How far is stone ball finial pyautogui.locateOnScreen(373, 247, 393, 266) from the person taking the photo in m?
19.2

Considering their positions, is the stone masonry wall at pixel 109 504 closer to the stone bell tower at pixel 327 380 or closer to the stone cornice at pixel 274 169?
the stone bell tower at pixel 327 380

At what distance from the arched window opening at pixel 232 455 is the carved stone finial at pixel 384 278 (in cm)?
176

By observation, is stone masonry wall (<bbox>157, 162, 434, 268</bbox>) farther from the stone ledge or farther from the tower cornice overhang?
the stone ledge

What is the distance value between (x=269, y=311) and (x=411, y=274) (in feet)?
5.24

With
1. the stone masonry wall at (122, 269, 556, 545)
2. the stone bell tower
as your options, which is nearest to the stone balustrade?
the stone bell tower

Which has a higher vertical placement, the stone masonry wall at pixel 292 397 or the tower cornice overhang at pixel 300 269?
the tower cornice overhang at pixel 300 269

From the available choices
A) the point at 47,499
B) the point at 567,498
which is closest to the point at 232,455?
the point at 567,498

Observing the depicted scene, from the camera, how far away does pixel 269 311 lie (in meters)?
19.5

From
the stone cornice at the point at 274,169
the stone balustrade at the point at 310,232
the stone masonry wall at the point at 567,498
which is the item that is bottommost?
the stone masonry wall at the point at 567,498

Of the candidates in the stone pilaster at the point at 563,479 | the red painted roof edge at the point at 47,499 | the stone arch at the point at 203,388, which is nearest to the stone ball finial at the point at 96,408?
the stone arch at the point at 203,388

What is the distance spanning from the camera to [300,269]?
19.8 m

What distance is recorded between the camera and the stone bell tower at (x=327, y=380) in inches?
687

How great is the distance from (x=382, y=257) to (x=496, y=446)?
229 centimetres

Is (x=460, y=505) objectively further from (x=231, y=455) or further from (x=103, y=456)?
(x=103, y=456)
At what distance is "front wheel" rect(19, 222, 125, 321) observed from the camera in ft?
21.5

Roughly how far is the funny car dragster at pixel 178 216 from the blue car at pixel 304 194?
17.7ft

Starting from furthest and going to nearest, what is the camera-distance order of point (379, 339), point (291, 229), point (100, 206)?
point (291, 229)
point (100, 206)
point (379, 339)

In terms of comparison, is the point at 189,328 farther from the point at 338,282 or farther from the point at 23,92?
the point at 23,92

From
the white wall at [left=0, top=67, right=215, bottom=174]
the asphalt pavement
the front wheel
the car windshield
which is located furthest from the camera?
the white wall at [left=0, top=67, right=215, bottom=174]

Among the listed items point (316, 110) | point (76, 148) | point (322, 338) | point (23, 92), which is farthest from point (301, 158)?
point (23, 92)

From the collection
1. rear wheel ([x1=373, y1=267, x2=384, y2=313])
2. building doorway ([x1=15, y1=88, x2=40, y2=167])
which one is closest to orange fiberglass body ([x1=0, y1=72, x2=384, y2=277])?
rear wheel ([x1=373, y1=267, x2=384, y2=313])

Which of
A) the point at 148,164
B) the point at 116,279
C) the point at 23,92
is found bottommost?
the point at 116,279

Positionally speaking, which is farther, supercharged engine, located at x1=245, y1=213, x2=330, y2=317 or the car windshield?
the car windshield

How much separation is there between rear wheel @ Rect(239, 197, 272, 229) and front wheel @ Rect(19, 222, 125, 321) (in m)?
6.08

WHAT IS NEEDED ▸
Write the lines out exactly, from the one with "In terms of" down to the last line of the listing, and leave out all others.

ANSWER TO THE PROBLEM ▸
In terms of comparison, is the point at 189,328 farther from the point at 338,282 or farther from the point at 23,92?
the point at 23,92

From
the white wall at [left=0, top=67, right=215, bottom=174]
the asphalt pavement
the front wheel
the car windshield
which is located furthest from the camera?
the white wall at [left=0, top=67, right=215, bottom=174]

Among the listed items point (316, 110) | point (76, 148) | point (322, 338) | point (23, 92), which is farthest from point (301, 158)?
point (23, 92)

From the collection
1. rear wheel ([x1=373, y1=267, x2=384, y2=313])
2. building doorway ([x1=15, y1=88, x2=40, y2=167])
which one is closest to orange fiberglass body ([x1=0, y1=72, x2=384, y2=277])?
rear wheel ([x1=373, y1=267, x2=384, y2=313])

Which of
A) the point at 148,164
B) the point at 116,279
C) the point at 23,92
is found bottommost?
the point at 116,279

Positionally speaking, which is farther, supercharged engine, located at x1=245, y1=213, x2=330, y2=317 or the car windshield?
the car windshield

How much separation is there between rear wheel @ Rect(239, 197, 272, 229) and front wheel @ Rect(19, 222, 125, 321) (in m)?
6.08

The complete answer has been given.